— BEGIN Task inputs —

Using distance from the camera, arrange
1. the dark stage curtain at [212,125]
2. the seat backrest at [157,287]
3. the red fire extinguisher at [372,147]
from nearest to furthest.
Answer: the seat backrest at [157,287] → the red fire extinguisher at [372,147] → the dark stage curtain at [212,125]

— END Task inputs —

*Exercise:* Could you rewrite the material above with "nearest" replaced by "closest" and nothing else changed?

*Problem solution:*
Using distance from the camera, arrange
1. the dark stage curtain at [212,125]
2. the seat backrest at [157,287]
3. the red fire extinguisher at [372,147]
from closest to furthest.
Answer: the seat backrest at [157,287] → the red fire extinguisher at [372,147] → the dark stage curtain at [212,125]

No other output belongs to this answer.